Written exercise |
Can you duplicate, word for word, the lines of the listing that begin with the line containing "Does point (614, 843)" and run through the line containing "2133 millimetres", including both of those lines?

(Data listing)
'''

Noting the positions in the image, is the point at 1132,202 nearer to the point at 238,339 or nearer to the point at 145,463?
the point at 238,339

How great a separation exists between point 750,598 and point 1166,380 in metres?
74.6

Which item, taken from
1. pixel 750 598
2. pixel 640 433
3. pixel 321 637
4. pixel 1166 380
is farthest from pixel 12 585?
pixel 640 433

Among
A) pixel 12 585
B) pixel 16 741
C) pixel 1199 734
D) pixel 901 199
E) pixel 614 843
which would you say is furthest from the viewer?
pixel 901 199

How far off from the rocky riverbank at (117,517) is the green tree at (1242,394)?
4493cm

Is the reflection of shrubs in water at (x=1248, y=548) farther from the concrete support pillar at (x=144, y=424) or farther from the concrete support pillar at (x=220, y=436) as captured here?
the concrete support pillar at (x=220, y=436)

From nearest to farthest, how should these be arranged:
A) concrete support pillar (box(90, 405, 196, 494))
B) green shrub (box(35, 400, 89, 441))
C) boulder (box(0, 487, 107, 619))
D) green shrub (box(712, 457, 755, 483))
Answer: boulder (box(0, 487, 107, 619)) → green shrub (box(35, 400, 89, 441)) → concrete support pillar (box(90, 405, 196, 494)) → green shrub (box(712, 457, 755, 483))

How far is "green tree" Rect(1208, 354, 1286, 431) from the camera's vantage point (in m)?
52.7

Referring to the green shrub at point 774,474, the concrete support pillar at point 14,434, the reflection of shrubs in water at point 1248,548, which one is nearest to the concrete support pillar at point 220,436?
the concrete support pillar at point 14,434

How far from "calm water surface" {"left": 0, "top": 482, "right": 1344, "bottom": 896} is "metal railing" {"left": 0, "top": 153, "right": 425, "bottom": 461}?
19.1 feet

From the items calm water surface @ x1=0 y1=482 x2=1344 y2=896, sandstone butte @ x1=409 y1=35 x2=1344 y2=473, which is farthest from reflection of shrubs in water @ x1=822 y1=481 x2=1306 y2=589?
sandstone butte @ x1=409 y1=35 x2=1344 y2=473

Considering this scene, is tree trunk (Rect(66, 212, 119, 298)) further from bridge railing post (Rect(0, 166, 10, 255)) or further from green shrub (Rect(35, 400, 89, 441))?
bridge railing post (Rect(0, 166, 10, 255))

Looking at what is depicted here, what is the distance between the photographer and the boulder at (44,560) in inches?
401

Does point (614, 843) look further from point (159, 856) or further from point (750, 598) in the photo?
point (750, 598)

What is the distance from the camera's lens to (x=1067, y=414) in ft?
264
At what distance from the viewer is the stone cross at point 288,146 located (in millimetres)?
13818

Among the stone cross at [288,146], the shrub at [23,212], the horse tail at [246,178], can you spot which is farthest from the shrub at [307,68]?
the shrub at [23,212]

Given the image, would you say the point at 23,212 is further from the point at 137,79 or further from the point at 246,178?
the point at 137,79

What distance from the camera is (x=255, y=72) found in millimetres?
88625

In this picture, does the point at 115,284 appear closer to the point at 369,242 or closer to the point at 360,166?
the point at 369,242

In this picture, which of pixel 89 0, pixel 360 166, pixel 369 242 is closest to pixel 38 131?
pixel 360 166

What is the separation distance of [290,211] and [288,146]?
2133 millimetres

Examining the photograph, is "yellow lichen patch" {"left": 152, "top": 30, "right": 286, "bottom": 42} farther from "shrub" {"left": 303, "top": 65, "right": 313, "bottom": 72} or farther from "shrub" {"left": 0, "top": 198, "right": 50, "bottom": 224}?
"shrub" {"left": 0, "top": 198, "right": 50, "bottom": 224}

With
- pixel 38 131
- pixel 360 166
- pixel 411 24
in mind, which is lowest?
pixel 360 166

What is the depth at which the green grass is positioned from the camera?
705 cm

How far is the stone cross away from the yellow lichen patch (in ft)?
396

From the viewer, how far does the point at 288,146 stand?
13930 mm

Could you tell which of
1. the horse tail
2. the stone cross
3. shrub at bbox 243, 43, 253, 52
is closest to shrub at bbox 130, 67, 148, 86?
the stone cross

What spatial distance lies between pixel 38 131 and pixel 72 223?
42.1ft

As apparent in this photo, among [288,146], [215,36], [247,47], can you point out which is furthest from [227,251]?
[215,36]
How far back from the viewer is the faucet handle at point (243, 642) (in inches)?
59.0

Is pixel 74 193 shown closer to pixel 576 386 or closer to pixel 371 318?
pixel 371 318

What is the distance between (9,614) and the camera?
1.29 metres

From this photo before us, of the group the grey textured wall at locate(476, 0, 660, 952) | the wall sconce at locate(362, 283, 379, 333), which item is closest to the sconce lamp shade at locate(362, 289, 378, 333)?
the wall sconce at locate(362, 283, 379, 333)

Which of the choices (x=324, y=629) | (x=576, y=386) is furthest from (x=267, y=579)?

'''

Expected answer |
Does point (614, 843) look further from point (159, 856) or further from point (750, 598) in the photo?
point (750, 598)

What is the distance from the camera's lens to (x=1067, y=414) in ft?
264
At what distance from the viewer is the stone cross at point 288,146 located (in millimetres)?
13818

Among the stone cross at [288,146], the shrub at [23,212], the horse tail at [246,178], can you spot which is farthest from the shrub at [307,68]?
the shrub at [23,212]

Given the image, would you say the point at 23,212 is further from the point at 137,79 or further from the point at 246,178?
the point at 137,79

What distance from the camera is (x=255, y=72) found in millimetres?
88625

In this picture, does the point at 115,284 appear closer to the point at 369,242 or closer to the point at 360,166?
the point at 369,242

In this picture, which of pixel 89 0, pixel 360 166, pixel 369 242 is closest to pixel 38 131?
pixel 360 166

What is the separation distance of [290,211] and [288,146]?
2133 millimetres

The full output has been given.